▸ Work to complete:
[a] Retype the transcript below, starting at "I do work as" and ending at "is. Who else is it?".
[b] Answer these questions from the transcript below:
(i) How does the speaker describe Darren?
(ii) How many brains do men have, according to the transcript?
(iii) Which timestamp comes right before the line "Absolutely."?
--- Start Given passage ---
I do work as well, but it's just a joke. You know? He he does work a lot harder than I do.
[00:27:52] Unknown:
But, he looks after me. So he's a social. Yeah. You you look after each other. I'm sure. I'm sure it's not one-sided. I'm I'm positive it's not one side sided. I've I've met Darren, you know, and he's a top bloke. He's a top bloke. He would probably want me to put out a bit more, but I think that's a man thing in general. Yeah. But, you know did I know of the tone, but, you know Come on. Men have two brains, don't they? Yeah. Yeah. You know, it's it that that's just one of those things. And and, you know, if you can't quell those urges from time to time, that's your problem, isn't it? You know? No. Well, it is. Who else is it?
[00:28:28] Unknown:
Absolutely.
[00:28:29] Unknown:
Who else is it? Is it? Yeah. You have a very cold one. Oh, dear. We had to lower the tone, didn't we? You did it, not me. I lowered it. I know. I can't help it. At the bottom of the hour, it was your turn, to be fair.
--- End Given passage ---
--- Start Data extract ---
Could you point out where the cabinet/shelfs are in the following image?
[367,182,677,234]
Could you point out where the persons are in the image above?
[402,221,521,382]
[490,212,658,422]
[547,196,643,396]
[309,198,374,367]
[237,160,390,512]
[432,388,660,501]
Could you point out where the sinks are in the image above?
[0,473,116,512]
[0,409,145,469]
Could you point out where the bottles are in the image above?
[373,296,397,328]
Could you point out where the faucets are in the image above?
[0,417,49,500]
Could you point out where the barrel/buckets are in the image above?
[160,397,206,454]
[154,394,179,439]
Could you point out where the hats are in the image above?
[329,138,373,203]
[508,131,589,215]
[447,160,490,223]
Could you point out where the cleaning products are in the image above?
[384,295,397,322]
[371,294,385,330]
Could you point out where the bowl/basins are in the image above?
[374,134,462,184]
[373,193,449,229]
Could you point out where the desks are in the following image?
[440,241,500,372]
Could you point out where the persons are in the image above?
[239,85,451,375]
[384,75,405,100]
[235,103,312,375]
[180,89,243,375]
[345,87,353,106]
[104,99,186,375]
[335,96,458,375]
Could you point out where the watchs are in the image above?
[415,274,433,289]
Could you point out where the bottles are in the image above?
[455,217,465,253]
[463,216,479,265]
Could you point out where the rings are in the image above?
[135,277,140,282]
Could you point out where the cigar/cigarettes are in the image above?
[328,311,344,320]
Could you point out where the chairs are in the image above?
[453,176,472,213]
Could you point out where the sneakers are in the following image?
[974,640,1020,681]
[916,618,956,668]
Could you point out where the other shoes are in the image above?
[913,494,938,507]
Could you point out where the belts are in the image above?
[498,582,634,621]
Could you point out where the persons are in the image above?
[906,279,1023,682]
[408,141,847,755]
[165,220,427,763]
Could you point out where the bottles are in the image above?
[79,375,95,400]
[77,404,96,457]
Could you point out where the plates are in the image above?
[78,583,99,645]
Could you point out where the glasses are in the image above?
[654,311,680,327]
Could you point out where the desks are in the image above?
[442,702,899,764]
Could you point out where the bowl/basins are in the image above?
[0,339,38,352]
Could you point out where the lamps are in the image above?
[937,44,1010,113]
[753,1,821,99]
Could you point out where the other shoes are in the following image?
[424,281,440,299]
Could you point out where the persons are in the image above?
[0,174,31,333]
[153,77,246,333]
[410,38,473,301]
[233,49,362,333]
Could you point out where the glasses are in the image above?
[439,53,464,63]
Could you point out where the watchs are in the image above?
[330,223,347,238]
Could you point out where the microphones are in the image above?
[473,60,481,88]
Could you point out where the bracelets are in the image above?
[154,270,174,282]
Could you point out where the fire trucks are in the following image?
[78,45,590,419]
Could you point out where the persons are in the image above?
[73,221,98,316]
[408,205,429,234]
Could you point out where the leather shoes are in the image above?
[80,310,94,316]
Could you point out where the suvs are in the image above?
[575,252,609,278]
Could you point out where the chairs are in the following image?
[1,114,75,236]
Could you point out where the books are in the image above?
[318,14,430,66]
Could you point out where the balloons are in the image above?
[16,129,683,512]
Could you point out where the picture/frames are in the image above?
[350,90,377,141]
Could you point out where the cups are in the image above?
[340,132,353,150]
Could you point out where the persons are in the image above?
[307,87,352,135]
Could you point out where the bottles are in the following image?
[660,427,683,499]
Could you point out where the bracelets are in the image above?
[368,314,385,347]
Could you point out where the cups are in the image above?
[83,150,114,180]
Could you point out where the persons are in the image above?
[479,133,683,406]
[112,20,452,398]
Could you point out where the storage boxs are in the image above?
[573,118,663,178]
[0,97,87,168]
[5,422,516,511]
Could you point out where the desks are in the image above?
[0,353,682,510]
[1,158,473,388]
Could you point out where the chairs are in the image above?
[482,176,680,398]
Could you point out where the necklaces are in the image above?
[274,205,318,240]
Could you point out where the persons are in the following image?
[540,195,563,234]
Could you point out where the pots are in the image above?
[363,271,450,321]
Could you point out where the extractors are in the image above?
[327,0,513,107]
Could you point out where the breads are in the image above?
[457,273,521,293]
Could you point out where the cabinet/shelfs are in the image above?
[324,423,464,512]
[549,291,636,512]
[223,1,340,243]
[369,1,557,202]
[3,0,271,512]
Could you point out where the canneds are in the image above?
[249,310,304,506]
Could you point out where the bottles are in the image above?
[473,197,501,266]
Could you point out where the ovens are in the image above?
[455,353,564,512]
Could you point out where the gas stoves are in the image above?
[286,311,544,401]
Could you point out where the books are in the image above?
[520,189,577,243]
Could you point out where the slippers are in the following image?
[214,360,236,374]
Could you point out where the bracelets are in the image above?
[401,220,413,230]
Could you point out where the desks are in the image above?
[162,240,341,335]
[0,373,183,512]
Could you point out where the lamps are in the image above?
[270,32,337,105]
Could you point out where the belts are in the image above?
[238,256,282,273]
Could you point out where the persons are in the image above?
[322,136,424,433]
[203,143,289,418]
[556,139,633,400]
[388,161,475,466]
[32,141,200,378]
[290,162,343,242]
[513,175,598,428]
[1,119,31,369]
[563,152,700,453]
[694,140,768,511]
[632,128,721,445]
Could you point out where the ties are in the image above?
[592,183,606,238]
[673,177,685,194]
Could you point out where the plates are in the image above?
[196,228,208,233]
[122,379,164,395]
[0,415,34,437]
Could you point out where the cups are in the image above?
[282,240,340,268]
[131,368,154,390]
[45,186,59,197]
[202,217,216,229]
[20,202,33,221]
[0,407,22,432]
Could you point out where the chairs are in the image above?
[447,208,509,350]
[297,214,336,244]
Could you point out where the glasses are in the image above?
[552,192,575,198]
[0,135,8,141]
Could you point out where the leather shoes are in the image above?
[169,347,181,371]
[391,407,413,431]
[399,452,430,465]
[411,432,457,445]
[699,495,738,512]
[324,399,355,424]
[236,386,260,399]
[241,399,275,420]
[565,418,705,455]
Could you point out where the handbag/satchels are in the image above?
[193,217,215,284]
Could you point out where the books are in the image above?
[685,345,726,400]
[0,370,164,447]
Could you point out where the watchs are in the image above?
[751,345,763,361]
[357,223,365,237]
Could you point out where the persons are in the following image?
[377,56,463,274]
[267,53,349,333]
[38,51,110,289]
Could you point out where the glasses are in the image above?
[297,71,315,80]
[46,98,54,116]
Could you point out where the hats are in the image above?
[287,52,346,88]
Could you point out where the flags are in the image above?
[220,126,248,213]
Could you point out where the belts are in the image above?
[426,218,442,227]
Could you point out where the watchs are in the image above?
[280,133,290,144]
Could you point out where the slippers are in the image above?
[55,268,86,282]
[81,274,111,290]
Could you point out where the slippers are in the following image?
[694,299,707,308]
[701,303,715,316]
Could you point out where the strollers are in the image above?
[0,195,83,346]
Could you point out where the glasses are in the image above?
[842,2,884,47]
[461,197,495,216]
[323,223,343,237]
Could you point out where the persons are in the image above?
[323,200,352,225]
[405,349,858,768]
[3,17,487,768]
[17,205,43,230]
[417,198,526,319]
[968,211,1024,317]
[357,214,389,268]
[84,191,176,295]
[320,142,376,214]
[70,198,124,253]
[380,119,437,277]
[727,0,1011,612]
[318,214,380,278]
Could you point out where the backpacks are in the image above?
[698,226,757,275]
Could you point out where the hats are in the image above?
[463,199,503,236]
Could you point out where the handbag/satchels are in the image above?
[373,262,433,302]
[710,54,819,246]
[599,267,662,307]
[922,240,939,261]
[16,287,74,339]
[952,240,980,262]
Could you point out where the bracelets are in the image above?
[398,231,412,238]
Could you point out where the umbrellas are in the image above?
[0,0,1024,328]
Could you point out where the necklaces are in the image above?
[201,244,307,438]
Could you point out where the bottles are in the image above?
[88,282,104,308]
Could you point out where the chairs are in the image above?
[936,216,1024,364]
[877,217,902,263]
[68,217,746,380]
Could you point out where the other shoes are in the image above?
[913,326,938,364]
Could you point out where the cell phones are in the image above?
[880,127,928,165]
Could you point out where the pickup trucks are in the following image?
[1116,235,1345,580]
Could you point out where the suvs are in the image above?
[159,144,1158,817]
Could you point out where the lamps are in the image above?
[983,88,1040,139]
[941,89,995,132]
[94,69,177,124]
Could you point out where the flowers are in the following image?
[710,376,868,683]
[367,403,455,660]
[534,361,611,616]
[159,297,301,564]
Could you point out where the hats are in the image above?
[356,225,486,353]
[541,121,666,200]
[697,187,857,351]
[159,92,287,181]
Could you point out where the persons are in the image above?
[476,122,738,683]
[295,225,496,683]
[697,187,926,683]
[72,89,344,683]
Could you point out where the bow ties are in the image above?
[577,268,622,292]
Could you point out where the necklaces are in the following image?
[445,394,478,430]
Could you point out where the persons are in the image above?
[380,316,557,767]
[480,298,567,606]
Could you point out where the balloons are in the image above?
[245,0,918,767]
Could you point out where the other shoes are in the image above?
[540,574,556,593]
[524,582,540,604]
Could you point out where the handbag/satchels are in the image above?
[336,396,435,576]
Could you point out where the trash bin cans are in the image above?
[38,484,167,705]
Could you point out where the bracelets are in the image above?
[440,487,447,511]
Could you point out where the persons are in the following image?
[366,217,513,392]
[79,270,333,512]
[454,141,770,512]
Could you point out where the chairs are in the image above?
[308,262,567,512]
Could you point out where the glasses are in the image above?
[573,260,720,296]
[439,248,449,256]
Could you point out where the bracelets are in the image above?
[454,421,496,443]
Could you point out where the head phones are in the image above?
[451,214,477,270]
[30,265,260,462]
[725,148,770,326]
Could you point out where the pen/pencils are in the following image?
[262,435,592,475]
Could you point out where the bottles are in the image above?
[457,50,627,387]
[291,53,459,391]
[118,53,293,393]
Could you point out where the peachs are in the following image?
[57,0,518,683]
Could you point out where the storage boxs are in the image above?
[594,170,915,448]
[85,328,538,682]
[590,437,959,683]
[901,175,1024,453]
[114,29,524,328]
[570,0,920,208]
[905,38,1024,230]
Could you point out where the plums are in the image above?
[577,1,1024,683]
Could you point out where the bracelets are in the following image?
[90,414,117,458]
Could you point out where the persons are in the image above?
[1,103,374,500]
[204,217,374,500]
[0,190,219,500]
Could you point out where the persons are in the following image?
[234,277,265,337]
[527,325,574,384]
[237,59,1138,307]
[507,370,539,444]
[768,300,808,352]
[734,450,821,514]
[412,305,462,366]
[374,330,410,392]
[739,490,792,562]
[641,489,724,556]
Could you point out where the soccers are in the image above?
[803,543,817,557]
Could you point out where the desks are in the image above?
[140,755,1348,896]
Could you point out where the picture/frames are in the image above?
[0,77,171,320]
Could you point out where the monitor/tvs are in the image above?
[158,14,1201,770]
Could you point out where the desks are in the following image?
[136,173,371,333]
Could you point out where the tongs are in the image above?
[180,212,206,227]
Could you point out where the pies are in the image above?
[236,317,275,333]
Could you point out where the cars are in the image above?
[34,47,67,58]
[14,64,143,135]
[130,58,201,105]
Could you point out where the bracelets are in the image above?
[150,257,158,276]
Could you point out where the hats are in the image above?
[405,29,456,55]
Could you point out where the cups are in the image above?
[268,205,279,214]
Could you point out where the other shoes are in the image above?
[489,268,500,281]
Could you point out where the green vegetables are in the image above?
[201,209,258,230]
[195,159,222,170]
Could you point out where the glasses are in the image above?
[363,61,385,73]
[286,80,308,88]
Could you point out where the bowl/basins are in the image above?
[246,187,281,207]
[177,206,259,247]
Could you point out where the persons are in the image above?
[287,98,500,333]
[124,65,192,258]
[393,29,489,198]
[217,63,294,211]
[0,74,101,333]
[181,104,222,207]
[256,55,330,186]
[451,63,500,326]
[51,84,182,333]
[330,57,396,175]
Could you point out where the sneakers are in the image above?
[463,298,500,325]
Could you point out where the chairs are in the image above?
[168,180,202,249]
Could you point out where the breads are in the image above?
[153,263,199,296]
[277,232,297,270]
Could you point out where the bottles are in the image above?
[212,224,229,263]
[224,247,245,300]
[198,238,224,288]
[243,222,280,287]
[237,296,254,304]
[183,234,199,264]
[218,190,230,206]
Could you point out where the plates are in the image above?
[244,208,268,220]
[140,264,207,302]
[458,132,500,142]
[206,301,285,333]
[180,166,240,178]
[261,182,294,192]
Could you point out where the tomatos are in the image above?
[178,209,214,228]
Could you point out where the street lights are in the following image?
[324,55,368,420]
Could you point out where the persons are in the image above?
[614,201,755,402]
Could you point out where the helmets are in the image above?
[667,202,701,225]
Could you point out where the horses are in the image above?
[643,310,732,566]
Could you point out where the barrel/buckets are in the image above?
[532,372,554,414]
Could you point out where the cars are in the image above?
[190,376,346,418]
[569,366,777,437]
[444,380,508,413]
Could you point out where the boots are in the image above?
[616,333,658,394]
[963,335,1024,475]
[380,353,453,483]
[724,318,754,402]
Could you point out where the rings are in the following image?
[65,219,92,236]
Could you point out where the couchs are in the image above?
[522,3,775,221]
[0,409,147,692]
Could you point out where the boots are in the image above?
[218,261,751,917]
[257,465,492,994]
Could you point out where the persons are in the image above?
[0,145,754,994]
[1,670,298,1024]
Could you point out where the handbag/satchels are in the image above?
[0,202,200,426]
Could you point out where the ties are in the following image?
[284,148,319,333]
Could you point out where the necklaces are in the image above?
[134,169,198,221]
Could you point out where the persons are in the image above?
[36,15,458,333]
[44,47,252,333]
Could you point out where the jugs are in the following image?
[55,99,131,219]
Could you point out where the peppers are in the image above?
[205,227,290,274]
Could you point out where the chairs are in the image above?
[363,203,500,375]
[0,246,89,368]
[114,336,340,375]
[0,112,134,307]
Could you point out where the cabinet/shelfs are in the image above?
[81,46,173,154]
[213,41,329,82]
--- End Data extract ---
▸ Correct answers:
[a]
I do work as well, but it's just a joke. You know? He he does work a lot harder than I do.
[00:27:52] Unknown:
But, he looks after me. So he's a social. Yeah. You you look after each other. I'm sure. I'm sure it's not one-sided. I'm I'm positive it's not one side sided. I've I've met Darren, you know, and he's a top bloke. He's a top bloke. He would probably want me to put out a bit more, but I think that's a man thing in general. Yeah. But, you know did I know of the tone, but, you know Come on. Men have two brains, don't they? Yeah. Yeah. You know, it's it that that's just one of those things. And and, you know, if you can't quell those urges from time to time, that's your problem, isn't it? You know? No. Well, it is. Who else is it?

[b]
(i) He is described as "a top bloke."
(ii) Two.
(iii) [00:28:28]